Meskipun ekonomi China telah goyah, Xi tidak menghadapi tekanan ekonomi atau politik yang sebanding.
Namun demikian, kedua belah pihak sangat ingin mempertahankan gencatan senjata perdagangan yang disepakati Oktober lalu, di mana Trump menangguhkan tarif tiga digit pada barang-barang China dan Xi mundur dari upaya untuk membatasi pasokan global logam tanah jarang.
Mereka juga diharapkan membahas perdagangan dan investasi bersama serta dialog tentang isu-isu AI. Sebelumnya, Washington berupaya menjual pesawat terbang Boeing (BA.N), barang-barang pertanian, dan energi ke China untuk mengurangi defisit perdagangan yang telah membuat Trump kesal.
Sedangkan Beijing menginginkan AS untuk melonggarkan pembatasan ekspor peralatan pembuatan chip dan semikonduktor canggih.

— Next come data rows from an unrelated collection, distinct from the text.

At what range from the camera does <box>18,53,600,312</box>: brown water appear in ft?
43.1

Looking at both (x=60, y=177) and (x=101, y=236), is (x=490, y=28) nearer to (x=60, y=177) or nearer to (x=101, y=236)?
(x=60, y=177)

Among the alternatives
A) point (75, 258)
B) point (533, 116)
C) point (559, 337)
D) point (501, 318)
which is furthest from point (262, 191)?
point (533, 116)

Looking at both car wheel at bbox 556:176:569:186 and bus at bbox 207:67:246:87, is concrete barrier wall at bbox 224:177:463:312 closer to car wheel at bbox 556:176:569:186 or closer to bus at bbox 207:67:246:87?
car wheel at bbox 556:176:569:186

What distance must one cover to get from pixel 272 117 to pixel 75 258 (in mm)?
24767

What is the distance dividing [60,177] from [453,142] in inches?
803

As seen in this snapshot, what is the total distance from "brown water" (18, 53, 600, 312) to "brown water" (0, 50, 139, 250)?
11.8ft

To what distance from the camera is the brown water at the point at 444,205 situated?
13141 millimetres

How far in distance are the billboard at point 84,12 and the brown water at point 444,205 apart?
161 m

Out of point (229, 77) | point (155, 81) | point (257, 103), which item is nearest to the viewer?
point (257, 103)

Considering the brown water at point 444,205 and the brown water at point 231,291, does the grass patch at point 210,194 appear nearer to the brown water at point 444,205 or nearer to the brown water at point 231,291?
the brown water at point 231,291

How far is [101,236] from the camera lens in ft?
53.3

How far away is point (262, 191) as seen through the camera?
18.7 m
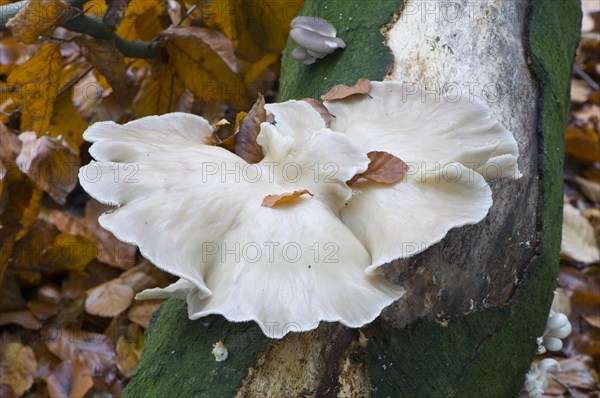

Selain masalah perdagangan, Trump diperkirakan mendorong China untuk meyakinkan Teheran agar membuat kesepakatan dengan Washington untuk mengakhiri konflik. Tetapi para analis meragukan bahwa Xi akan bersedia menekan Teheran dengan keras atau mengakhiri dukungan untuk militernya, mengingat nilai Iran bagi Beijing sebagai penyeimbang strategis terhadap AS.